The general functionality of the predictive control application 106 will now be discussed. In an exemplary embodiment, the predictive control application 106 may include a plurality of modules 130-134 that may be configured to provide spatiotemporal costmap inference for model predictive control. The plurality of modules 130-134 may include a data reception module 130, a costmap determinant module 132, and an agent control module 134. However, it is appreciated that the predictive control application 106 may include one or more additional modules and/or sub-modules that are included in lieu of the modules 130-134.
FIG. 3 is a process flow diagram for determining observations and goals that are to be input to the neural network 108 according to an exemplary embodiment of the present disclosure. FIG. 3 will be described with reference to the components of FIG. 1 and FIG. 2 though it is to be appreciated that the method 300 of FIG. 3 may be used with other systems/components. The method 300 may begin at block 302, wherein the method 300 may include receiving image data as environment based data that is associated with the traffic environment of the ego agent 102.
In an exemplary embodiment, at one or more past time steps and/or at a current time step, the data reception module 130 of the predictive control application 106 may be configured to communicate with the camera system 110 of the ego agent 102 to collect image data associated with untrimmed images/video of the driving scene of the ego agent 102 at a plurality of time steps (at past time steps and at the current time step) of the ego agent 102.
In some configurations, the image data may pertain to one or more first person viewpoint RGB images/videos of the driving scene of the ego agent 102 captured at particular time steps. The image data may be configured to include rich information about object appearance that pertain to roadway lane markings, roadway/pathway markers, roadway/pathway infrastructure within the driving scene of the ego agent 102 at one or more time steps. In some embodiments, the data reception module 130 may package and store the image data on the storage unit 114 to be evaluated at one or more points in time.
The method 300 may proceed to block 304, wherein the method 300 may include receiving LiDAR data as environment based data that is associated with traffic environment of the ego agent 102. In an exemplary embodiment, the data reception module 130 may communicate with the LiDAR system 112 of the ego agent 102 to collect LiDAR data that includes LiDAR based observations from the ego agent 102. The LiDAR based observations may indicate the location, range, and positions of the one or more traffic agents off which the reflected laser waves were reflected with respect to a location/position of the ego agent 102. In some embodiments, the data reception module 130 may package and store the LiDAR data on the storage unit 114 to be evaluated at one or more points in time.

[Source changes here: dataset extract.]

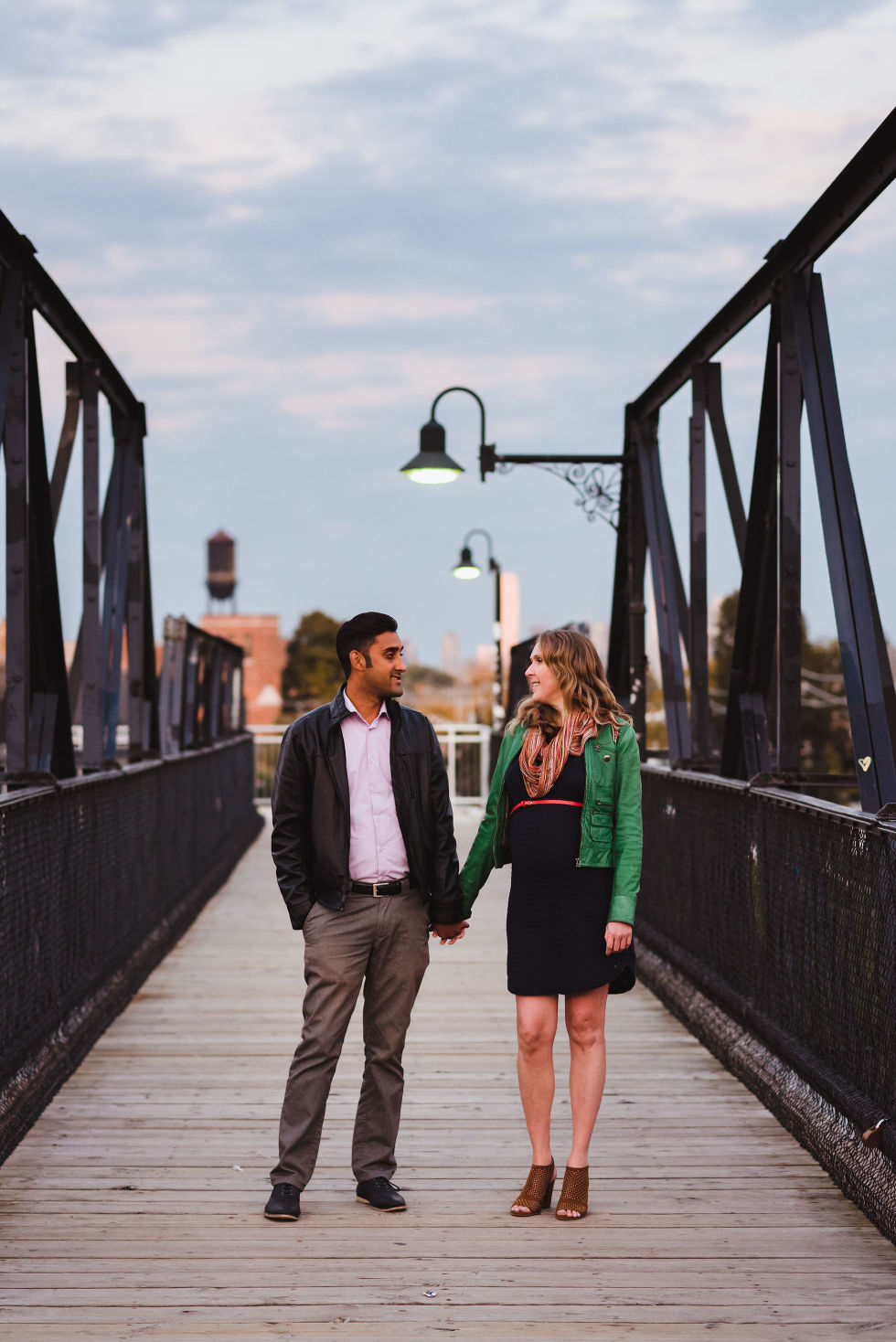 man and woman stroll together holding hands on a bridge in the Junction with Toronto skyline in background
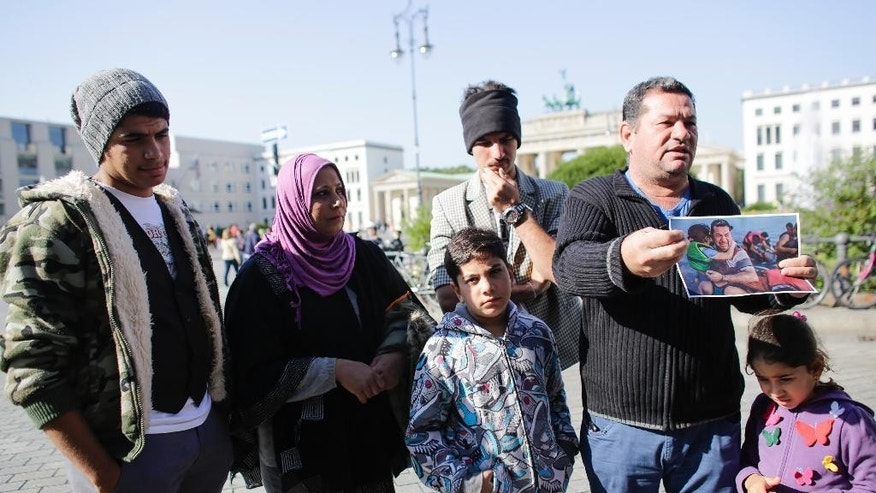 Laith Majid, second from right, a refugee from Iraq, stands in front of the Brandenburg Gate as he shows to media a photo from his arrival at the  Greek island of Kos, taken by photographer Daniel Etter for the New York Times in Berlin, Germany, Thursday, Sept. 10, 2015.  The other persons of  the family of Laith Majid, are, from left, son Ahmed, wife Neda,son Taha, son Mustafa (back) and daughter Nour. After fleeing from Iraq via Turkey and Greece they came to Germany were they live in an asylum seekers shelter in Berlin.   (AP Photo/Markus Schreiber) PICTURE MUST BE USED IN ITS ENTIRETY - NO CROPPING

The method 300 may proceed to block 306, wherein the method 300 may include receiving dynamic data as dynamic based data that is associated with the operation of the ego agent 102 within the traffic environment. In an exemplary embodiment, the data reception module 130 may communicate with the dynamic sensors 120 of the ego agent 102 to collect dynamic data that pertains to the dynamic performance of the ego agent 102 as one or more driving maneuvers are conducted and/or as the ego agent 102 at a current time step and one or more past time steps. The dynamic data that is output by the dynamic sensors 120 may be associated with a dynamic operation of the ego agent 102 as it is traveling within the traffic environment at a plurality of time steps.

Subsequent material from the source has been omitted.